In October 1965, Antonio Rangel visited Peru to participate in the 1st International Tournament of Peru by invitation of the Peruvian Federation of Badminton (Federación Peruana de Bádminton) who was interested in promoting the badminton in that country. Antonio Rangel won the men's singles event after defeating the Peruvian Champion Miguel Argüelles 15-2 and 15–9, and Ismael Seminario 15-11 and 15–5. However, playing together with the Danish player Knud Christiansen, Antonio Rangel lost the men's doubles final 15-5 and 15–11 against the Peruvian couple integrated by Percy Levi and Miguel Argüelles.

When the competition was finished, Antonio Rangel prolonged his stay in Peru, accepting an invitation from the Peruvian Federation of Badminton, who wanted to promote further the badminton in Peru by organising some exhibition games in the Naval Centre of Peru (el Centro Naval del Perú), the Pacific Expo (la Feria del Pacífico) and some sporting precincts such as the "Club Regatas" of Lima and the "Club Lawn Tennis de la Exposición". For his involvement, the then Mayor of Lima, Dr Luis Bedoya Reyes, gave Antonio Rangel a plate for his first place in the 1st International Tournament of Peru with an inscription: "Ambassador of Badminton". Also, the Naval Centre of Peru gave him an award for his collaboration in fomenting the badminton among the youth in Peru.
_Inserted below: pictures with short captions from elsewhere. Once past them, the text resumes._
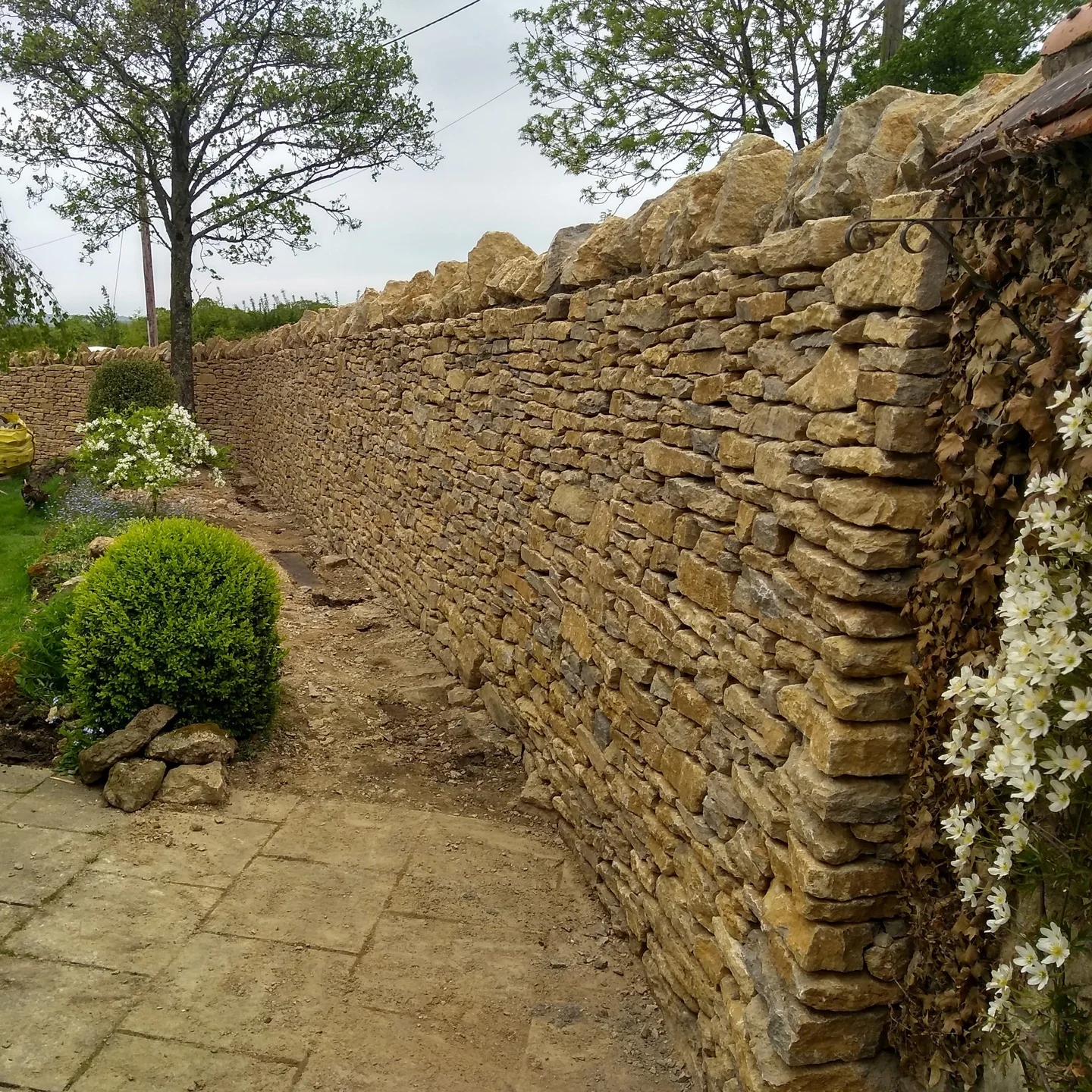 A dry stone wall running beside a planted border and a paved path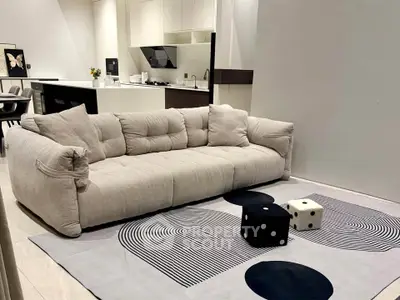 Modern living room with plush sofa and stylish kitchen in open layout apartment.
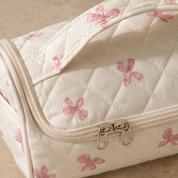 Close-up of the two silver zip sliders and the stitched-down handle on a quilted hair-tool case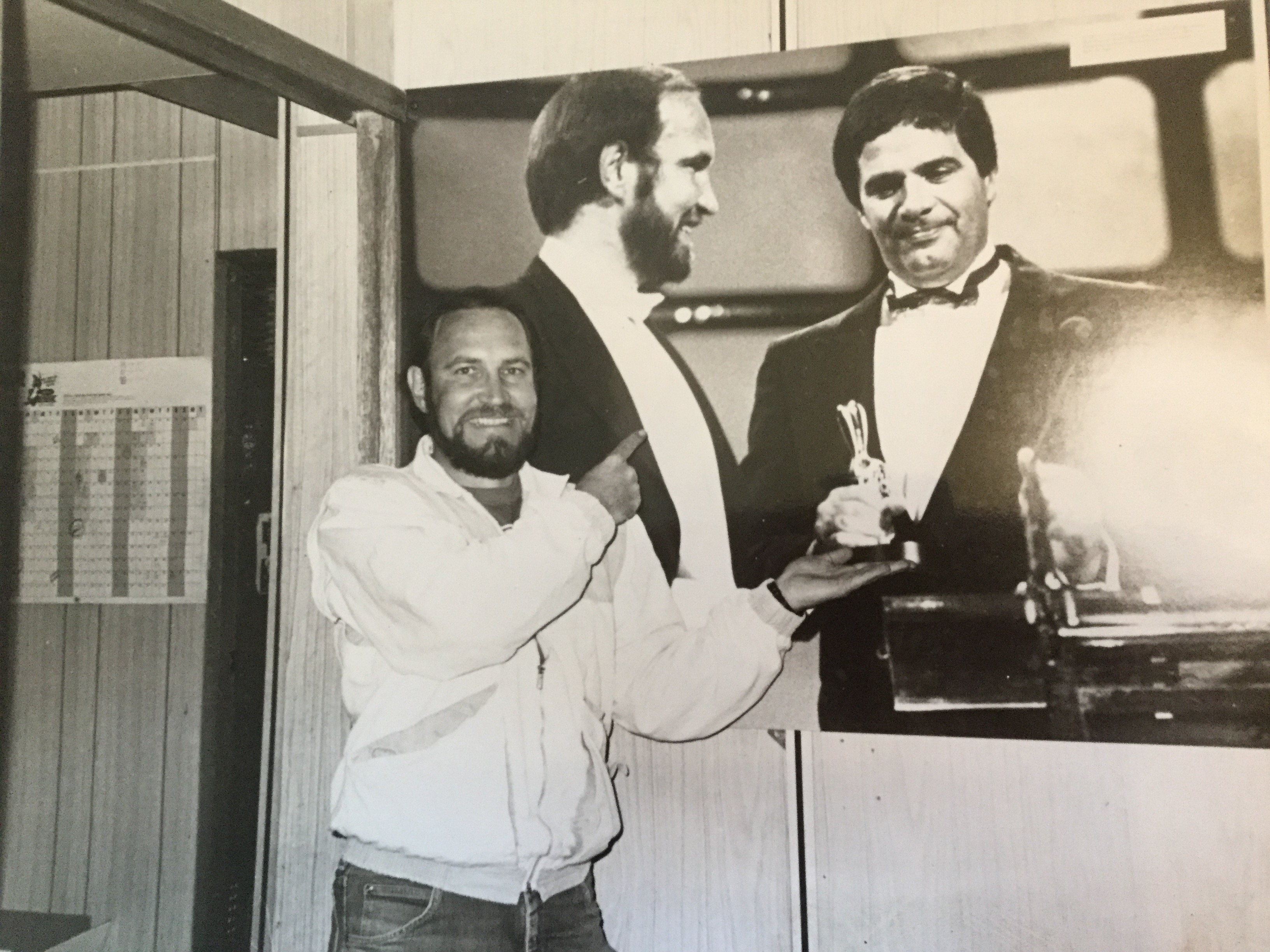 Producer Harvey Shore standing in front of a blown up image of himself with Simon Townsend holding a Logie Award.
Finally, the President of the Peruvian Federation of Badminton, Don Alfredo Salazar, expressed their gratitude to Antonio Rangel with the following words:

"Aparte de su juego, Rangel nos ha impresionado con su caballerosidad y corrección que hacen que sea un gran embajador de ese pueblo tan querido".
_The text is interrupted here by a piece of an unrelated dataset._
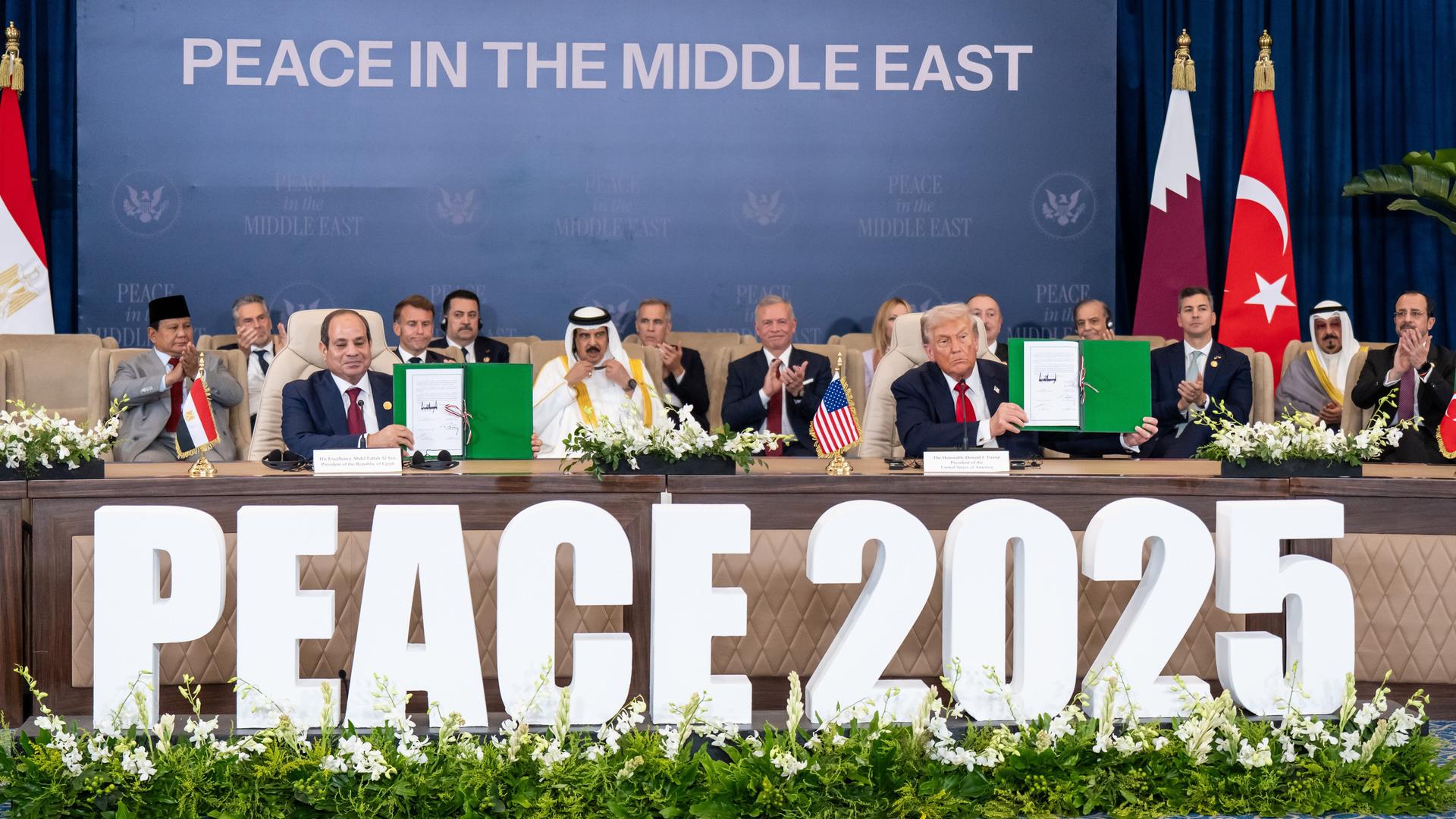 Abdell-Fattah al-Sisi (l), Präsident von Ägypten, und US-Präsident Donald Trump (r), halten eine Erklärung zum Gaza-Krieg hoch. Davor der Schriftzug "Peace 2025"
Translation: "Besides his performance as a badminton player, Rangel has also impressed us with his gentleness and kindness that make him a great ambassador of that nation (Mexico) so beloved by us (Peru)".
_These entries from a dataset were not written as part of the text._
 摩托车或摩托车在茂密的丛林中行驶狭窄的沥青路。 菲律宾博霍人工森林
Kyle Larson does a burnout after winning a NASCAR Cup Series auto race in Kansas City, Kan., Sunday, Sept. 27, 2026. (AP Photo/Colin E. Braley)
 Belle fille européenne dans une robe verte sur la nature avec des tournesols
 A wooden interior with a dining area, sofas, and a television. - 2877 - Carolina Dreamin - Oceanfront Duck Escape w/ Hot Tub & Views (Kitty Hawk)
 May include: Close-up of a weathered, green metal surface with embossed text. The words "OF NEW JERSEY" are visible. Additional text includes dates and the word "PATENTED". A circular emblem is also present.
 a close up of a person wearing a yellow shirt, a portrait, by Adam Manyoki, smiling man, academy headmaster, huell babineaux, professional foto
Since his travel to Peru, Antonio Rangel was also referred to as the "gentleman of the badminton".

== Thomas Cup ==
Antonio Rangel was part of the first Mexican team that competed in the Thomas Cup (American zone) and that was defeated by Japan in February 1964 (0–9). In February 1967, he competed for the second time with the Mexican team that was eliminated by Canada in the semi-finals of the zone; Antonio Rangel lost against the Canadian champion, Wayne Macdonnell: 12–15, 15-6 y 15–8. In men's doubles, he played together with Oscar Luján, against the brothers Ed and Rolf Paterson and lost: 15-5 y 15–6. In 1970, Antonio Rangel participated in the Thomas Cup for the last time as member of the team that was coached by the former Indonesian player Tan Joe Hok (winner of the All England in 1959), this time Mexico lost against the United States (2–7), in San Diego, California.